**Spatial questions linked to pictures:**
START

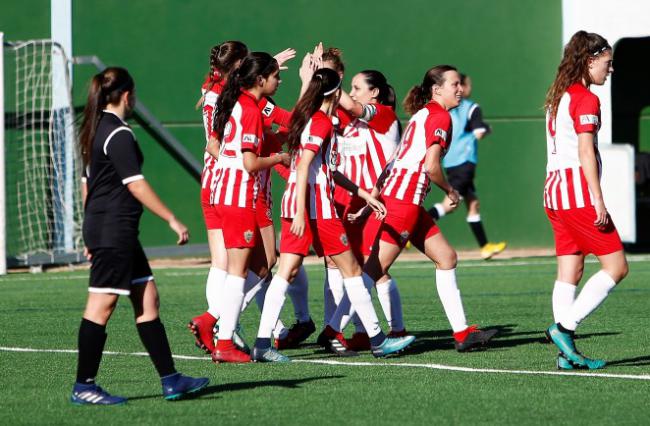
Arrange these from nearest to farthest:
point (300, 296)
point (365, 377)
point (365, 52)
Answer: point (365, 377)
point (300, 296)
point (365, 52)

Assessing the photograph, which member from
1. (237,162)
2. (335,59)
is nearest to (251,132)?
(237,162)

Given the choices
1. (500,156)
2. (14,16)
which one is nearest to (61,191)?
(14,16)

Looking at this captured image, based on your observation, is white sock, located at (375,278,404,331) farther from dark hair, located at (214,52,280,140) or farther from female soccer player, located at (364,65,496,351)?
dark hair, located at (214,52,280,140)

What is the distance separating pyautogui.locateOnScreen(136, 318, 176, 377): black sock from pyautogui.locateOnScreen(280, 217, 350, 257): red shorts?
1623mm

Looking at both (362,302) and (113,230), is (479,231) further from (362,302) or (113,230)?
(113,230)

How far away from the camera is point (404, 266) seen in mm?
15336

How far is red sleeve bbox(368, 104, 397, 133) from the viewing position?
9.12 meters

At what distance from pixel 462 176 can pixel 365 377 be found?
849 cm

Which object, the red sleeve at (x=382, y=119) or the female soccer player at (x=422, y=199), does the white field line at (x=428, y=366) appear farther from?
the red sleeve at (x=382, y=119)

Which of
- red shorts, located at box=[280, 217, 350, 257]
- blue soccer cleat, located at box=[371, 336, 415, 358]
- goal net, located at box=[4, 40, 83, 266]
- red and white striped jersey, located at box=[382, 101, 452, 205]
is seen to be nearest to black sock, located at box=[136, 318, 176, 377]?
red shorts, located at box=[280, 217, 350, 257]

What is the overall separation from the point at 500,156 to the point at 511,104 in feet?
2.39

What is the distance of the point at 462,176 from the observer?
15781 mm

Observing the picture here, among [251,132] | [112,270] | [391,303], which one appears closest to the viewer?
[112,270]

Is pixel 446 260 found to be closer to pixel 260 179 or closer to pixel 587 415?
pixel 260 179
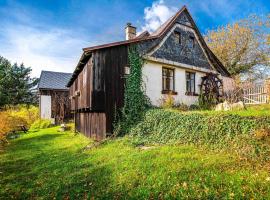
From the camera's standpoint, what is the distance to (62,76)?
28.6 m

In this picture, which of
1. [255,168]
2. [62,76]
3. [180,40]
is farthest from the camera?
[62,76]

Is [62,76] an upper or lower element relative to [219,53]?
lower

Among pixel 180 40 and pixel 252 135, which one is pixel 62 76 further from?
pixel 252 135

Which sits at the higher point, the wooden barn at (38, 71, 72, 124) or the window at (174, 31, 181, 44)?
the window at (174, 31, 181, 44)

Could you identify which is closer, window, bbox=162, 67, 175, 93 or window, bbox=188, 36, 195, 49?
window, bbox=162, 67, 175, 93

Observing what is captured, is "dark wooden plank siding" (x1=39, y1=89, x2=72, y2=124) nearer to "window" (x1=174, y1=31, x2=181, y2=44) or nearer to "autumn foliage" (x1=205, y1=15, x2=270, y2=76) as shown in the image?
"window" (x1=174, y1=31, x2=181, y2=44)

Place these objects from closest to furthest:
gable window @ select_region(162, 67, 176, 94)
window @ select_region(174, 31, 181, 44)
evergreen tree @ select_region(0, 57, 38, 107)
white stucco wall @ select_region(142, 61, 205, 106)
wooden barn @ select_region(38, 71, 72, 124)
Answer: white stucco wall @ select_region(142, 61, 205, 106)
gable window @ select_region(162, 67, 176, 94)
window @ select_region(174, 31, 181, 44)
wooden barn @ select_region(38, 71, 72, 124)
evergreen tree @ select_region(0, 57, 38, 107)

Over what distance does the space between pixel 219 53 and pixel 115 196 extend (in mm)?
25531

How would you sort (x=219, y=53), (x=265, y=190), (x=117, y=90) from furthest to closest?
(x=219, y=53) < (x=117, y=90) < (x=265, y=190)

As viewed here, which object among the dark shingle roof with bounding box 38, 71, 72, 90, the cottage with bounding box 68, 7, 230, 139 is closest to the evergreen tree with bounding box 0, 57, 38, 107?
the dark shingle roof with bounding box 38, 71, 72, 90

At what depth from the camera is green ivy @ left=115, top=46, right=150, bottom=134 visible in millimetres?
11125

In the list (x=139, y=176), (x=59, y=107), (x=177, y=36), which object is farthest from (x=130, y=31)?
(x=59, y=107)

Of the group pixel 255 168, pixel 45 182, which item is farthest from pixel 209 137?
pixel 45 182

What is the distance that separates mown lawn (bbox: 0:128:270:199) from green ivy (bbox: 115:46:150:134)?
111 inches
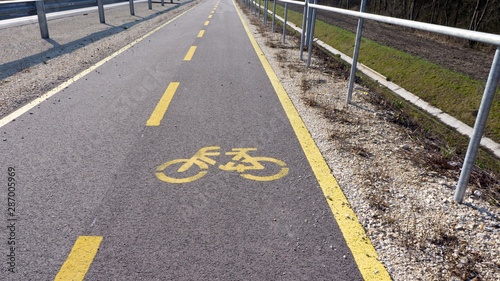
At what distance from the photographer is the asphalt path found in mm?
2191

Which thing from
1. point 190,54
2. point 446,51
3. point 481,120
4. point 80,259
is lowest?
point 80,259

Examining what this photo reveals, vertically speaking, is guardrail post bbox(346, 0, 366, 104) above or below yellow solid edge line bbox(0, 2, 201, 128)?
above

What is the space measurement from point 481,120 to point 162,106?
402 cm

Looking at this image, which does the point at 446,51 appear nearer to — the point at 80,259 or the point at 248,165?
the point at 248,165

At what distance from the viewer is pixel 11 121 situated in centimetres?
441

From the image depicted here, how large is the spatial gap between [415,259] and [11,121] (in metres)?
4.81

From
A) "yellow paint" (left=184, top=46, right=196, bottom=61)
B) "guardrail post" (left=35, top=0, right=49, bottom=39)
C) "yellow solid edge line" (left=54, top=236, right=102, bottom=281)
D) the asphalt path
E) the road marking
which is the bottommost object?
"yellow solid edge line" (left=54, top=236, right=102, bottom=281)

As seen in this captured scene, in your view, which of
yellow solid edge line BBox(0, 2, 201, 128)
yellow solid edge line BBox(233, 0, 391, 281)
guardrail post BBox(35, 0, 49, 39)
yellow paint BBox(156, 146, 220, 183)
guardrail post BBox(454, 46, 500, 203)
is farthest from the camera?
guardrail post BBox(35, 0, 49, 39)

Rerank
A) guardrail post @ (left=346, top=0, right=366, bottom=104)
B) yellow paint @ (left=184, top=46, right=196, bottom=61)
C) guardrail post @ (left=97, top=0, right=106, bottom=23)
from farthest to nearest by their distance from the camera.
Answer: guardrail post @ (left=97, top=0, right=106, bottom=23)
yellow paint @ (left=184, top=46, right=196, bottom=61)
guardrail post @ (left=346, top=0, right=366, bottom=104)

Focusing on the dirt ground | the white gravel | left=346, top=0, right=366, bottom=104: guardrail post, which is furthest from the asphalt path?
the dirt ground

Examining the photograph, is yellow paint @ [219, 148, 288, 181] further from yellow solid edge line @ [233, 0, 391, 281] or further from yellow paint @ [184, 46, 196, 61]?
yellow paint @ [184, 46, 196, 61]

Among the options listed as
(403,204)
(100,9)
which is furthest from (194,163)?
(100,9)

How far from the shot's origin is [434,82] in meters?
6.41

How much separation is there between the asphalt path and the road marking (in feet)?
0.05
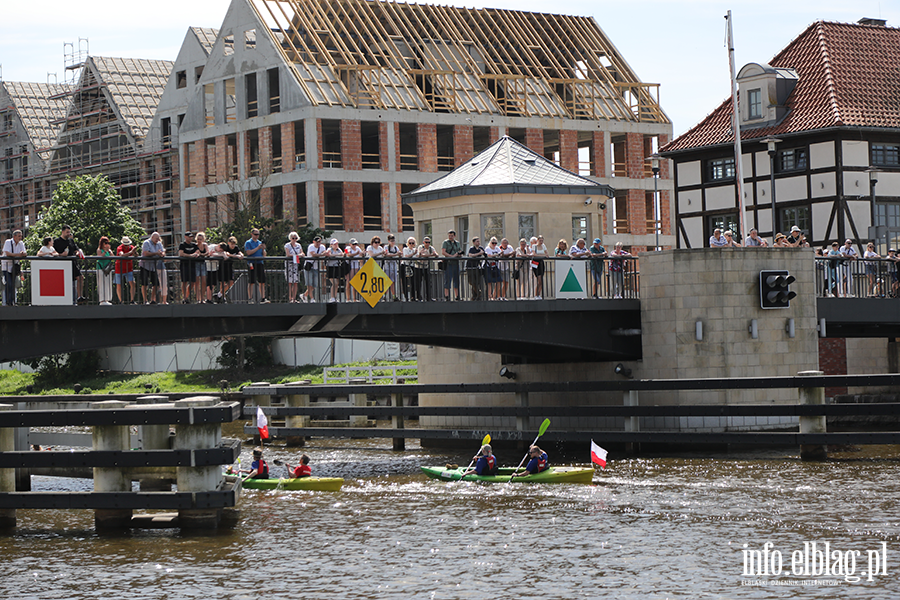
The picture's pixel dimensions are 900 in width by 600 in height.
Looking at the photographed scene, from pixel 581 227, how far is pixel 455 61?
35705 mm

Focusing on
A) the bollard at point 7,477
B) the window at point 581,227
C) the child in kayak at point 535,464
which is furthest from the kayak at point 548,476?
the window at point 581,227

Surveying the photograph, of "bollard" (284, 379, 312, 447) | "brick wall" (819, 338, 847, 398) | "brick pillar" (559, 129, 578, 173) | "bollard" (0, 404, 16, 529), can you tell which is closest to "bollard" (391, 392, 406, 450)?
"bollard" (284, 379, 312, 447)

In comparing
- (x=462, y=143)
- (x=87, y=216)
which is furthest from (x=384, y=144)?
(x=87, y=216)

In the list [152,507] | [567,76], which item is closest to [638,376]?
[152,507]

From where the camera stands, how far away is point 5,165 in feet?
333

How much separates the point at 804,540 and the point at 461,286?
13.0m

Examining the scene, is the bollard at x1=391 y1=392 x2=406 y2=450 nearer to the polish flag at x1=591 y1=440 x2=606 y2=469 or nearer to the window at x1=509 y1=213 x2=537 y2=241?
the window at x1=509 y1=213 x2=537 y2=241

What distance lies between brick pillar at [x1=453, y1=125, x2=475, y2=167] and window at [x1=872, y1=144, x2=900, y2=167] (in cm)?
2514

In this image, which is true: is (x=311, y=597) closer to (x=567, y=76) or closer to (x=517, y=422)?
(x=517, y=422)

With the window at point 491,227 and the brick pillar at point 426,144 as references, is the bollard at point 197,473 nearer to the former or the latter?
the window at point 491,227

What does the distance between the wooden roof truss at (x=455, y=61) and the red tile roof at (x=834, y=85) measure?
18810 mm

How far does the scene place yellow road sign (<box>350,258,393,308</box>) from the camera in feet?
97.5

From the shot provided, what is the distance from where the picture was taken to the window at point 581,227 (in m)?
38.2

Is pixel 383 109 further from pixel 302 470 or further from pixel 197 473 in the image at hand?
pixel 197 473
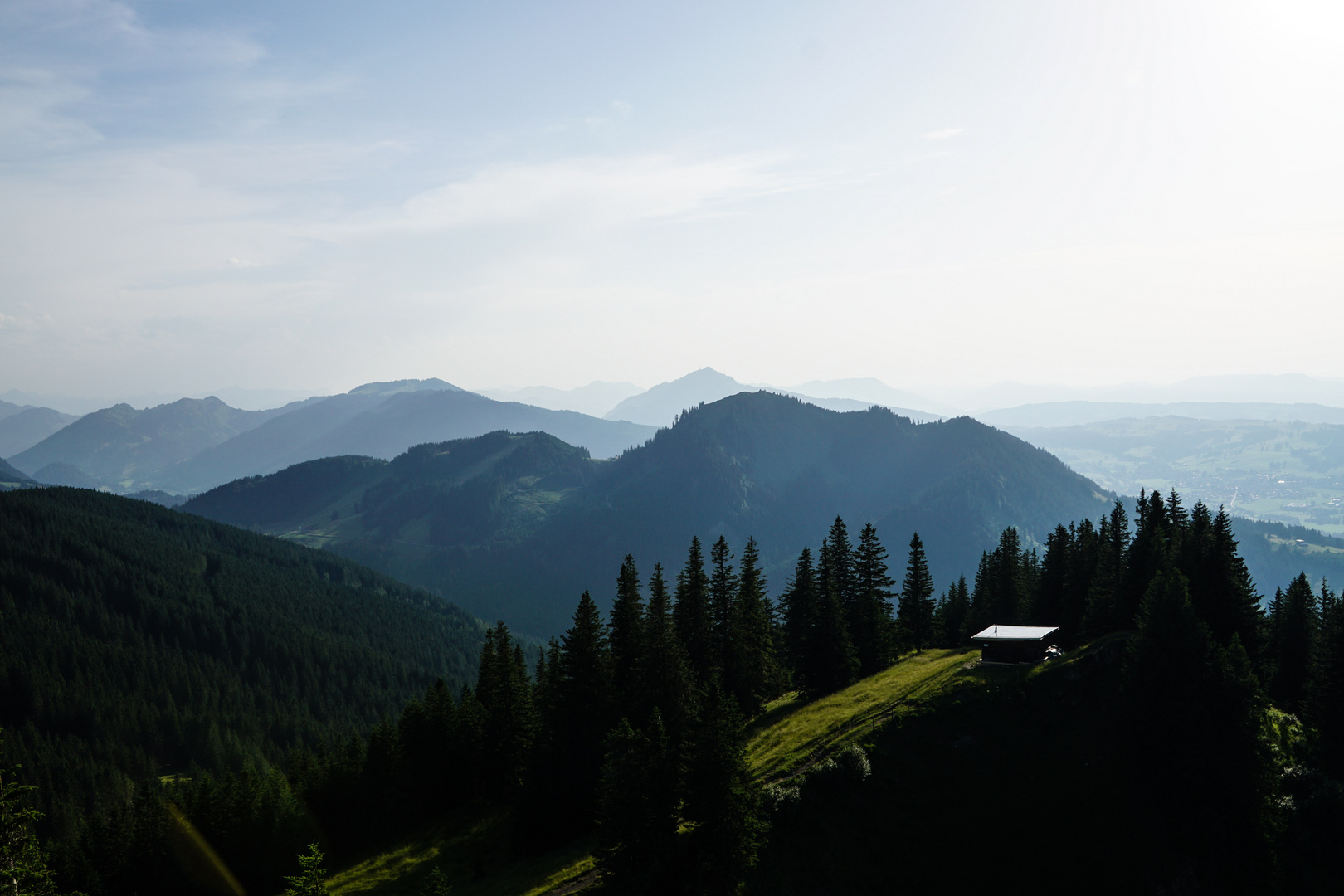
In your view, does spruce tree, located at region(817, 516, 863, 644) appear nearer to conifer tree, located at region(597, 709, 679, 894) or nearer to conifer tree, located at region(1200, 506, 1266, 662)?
conifer tree, located at region(1200, 506, 1266, 662)

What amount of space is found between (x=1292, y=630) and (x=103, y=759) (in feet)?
719

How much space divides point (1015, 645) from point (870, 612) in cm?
1598

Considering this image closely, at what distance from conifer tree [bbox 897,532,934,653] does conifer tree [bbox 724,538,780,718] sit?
2731cm

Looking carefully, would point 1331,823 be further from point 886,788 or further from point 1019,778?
point 886,788

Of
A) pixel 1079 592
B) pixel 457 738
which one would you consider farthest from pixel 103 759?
pixel 1079 592

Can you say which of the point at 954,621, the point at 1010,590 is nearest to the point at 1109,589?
the point at 1010,590

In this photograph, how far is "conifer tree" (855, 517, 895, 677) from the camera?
8212 centimetres

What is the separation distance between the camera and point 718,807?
42.8 metres

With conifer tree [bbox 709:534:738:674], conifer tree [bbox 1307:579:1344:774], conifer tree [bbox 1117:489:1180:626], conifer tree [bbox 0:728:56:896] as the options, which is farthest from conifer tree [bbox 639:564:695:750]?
conifer tree [bbox 1307:579:1344:774]

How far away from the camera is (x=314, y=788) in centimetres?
8862

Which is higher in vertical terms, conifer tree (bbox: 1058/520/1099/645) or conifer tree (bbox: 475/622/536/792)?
conifer tree (bbox: 1058/520/1099/645)

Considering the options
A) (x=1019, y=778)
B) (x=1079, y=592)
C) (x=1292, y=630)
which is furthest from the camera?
(x=1079, y=592)

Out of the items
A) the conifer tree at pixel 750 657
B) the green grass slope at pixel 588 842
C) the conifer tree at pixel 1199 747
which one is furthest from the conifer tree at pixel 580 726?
the conifer tree at pixel 1199 747

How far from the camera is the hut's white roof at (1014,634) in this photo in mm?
70750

END

**Work to do:** Reproduce the records word for word, starting at the line that contains "Which is higher" and continuing through the last line of the records.

**Exercise result:**
Which is higher in vertical terms, conifer tree (bbox: 1058/520/1099/645) or conifer tree (bbox: 475/622/536/792)?
conifer tree (bbox: 1058/520/1099/645)

Considering the options
A) (x=1019, y=778)
B) (x=1079, y=592)
C) (x=1292, y=630)
which is furthest from the camera?
(x=1079, y=592)

Out of the items
A) the conifer tree at pixel 750 657
B) the green grass slope at pixel 588 842
C) the conifer tree at pixel 1199 747
which one is furthest from the conifer tree at pixel 580 726?
the conifer tree at pixel 1199 747

How far from the camera is the hut's white roof at (1014,634) in this photo in mm?
70750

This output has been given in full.